To this end, Iraq concentrated its fleet of L-29 craft far from potential American front lines, relocating them to Jal al Batn, in southwest Iraq, on the 30th latitude opposite the Saudi frontier. They were tucked into specially built underground sheds, to each of which a short runway is attached.
Saddam intended to send them over Saudi Arabia by night to cross the roughly 450 miles to target. He counted on the Saudis not allowing American and Israeli aircraft to intercept the Iraqi planes in mid-flight. He believed that a fall of poisonous substances on the Jordanian port of Aqaba would cut off the American supply route by sea to the Western and central fronts and force the Americans to fall back, willy-nilly, on Israeli ports.
══════
Exercise tasks:
1) For each statement about the passage on Iraq's L-29 fleet, say yes or no and quote the words that decide it: (a) The L-29 craft were moved to Jal al Batn in southwest Iraq. (b) Saddam planned to fly the planes over Saudi Arabia during the day. (c) Saddam expected the Saudis to let American and Israeli aircraft intercept the Iraqi planes.
2) Restate the passage on Iraq's L-29 fleet from "To this end, Iraq" to "runway is attached.", renaming "underground sheds" as "bunkers".
3) Carry the passage on Iraq's L-29 fleet forward from its last sentence.
The listing after this point is not needed.

Provided material:
══════
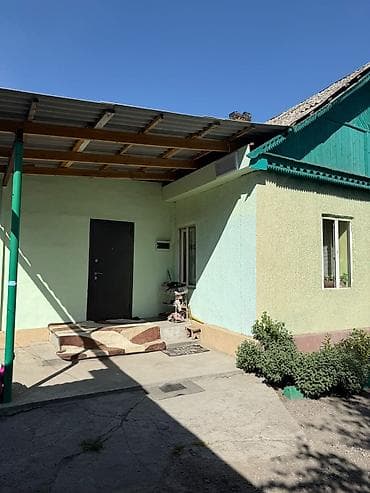 частный дом без хозяина: Продаётся дом с двором и хозяйственными постройками. - Отдельно — 2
══════
Answer section:
1)
(a) Yes: "relocating them to Jal al Batn, in southwest Iraq"
(b) No: "Saddam intended to send them over Saudi Arabia by night"
(c) No: "He counted on the Saudis not allowing American and Israeli aircraft to intercept the Iraqi planes in mid-flight"

2)
To this end, Iraq concentrated its fleet of L-29 craft far from potential American front lines, relocating them to Jal al Batn, in southwest Iraq, on the 30th latitude opposite the Saudi frontier. They were tucked into specially built bunkers, to each of which a short runway is attached.

3)
Upon receipt of this intelligence information, DEBKA-Net-Weekly‘s military sources report American fighter and surveillance craft units sped to the Sinai air base at Sharm al Sheikh, from which to provide the American Red Sea fleet with air cover. Anti-air missile batteries, including improved Patriots, were deployed at Aqaba, while the Israelis next door, provided the resort town of Eilat and neighboring communities with a protective air defense screen made up of missiles of various types and self-propelled anti-aircraft artillery. More Israeli air force fighter squadrons were deployed at air bases near Eilat.
At the moment, therefore, the Red Sea ports of Aqaba and Eilat at the southernmost tips of both Jordan and Israel, which are normally reserved for sun-lovers, deep sea divers and pleasure seekers, turn out to be the most heavily protected holiday resorts in the world.